━━ Provided text ━━

Here, Bautista muses on the mysteries of itch, explains her group’s work with an unusual research animal, and reflects on the power of collaborative approaches in science.
What’s so compelling about studying pain and itch?
When I started looking through the literature and reading about pain, I didn’t see much published on the molecular mechanisms of pain signal transduction and hypersensitivity. I thought I must not be looking in the right journals, and so I asked my thesis committee where to look. And everyone said there wasn’t a lot known about touch and pain from a molecular and cellular perspective. That seemed shocking to me. That’s such a fundamental thing—how we experience tactile sensations, and how pain—whether it’s cold pain or mechanical pain—is detected by the nervous system.
While people see the need for studying chronic pain, chronic itch is a little bit under the radar. In the past, that was true of pain: It was generally considered as a secondary aspect of other diseases, and not necessarily something that needed to be studied in and of itself. But these days, chronic pain is acknowledged as a highly debilitating condition that affects millions of people. Meanwhile, I think most of us think about itch as just some irritating thing that goes away a couple days after you get that mosquito bite. We really have to change that. Yes, it does accompany many diseases, but it is a disease in and of itself that causes a decreased quality of life, on par with that of chronic pain.
What was it like working with the star-nosed mole?
It’s a really interesting animal. We are interested in touch all along the spectrum, from how we experience pleasant or gentle touch, to painful, mechanical transection [a cut in the skin], to itch. We wanted to use the star-nosed mole as a model for understanding light touch because it has a specialized touch organ called the star organ, which is the most sensitive tactile system in the animal kingdom. The moles live in tunnels, and they compete for food with a lot of other animals. They have the ability, using this tactile organ, to detect small insects and larvae in these tunnels that other animals can’t detect at all.
We collaborated with Ken Catania at Vanderbilt, who is the world’s expert on star-nosed moles, to look at these animals’ tactile system to try to figure out what makes them so sensitive. The idea was to use the mole as a model system to figure out what molecules are selectively mediating light touch versus pain. We identified a number of candidate genes that were enriched selectively in the neurons that innervate the touch organ, and we’re looking at the role of these genes in the mouse and human sensory systems. We’re also interested in exploring how it is that the mole tactile organ is so touch-sensitive and yet relatively insensitive to pain.

━━━
━━ Input data ━━

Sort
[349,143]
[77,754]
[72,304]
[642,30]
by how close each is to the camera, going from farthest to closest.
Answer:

━━━
━━ Input data ━━

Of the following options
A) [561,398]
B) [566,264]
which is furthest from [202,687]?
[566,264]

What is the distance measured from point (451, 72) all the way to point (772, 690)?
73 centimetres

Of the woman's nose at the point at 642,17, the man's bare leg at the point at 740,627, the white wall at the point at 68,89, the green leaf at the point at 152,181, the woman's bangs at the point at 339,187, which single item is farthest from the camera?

━━━

### Description of the task
In the interview on pain and itch research, what distinction does the star-nosed mole's star organ hold? Answer from the interview alone.

### Result
It is the most sensitive tactile system in the animal kingdom.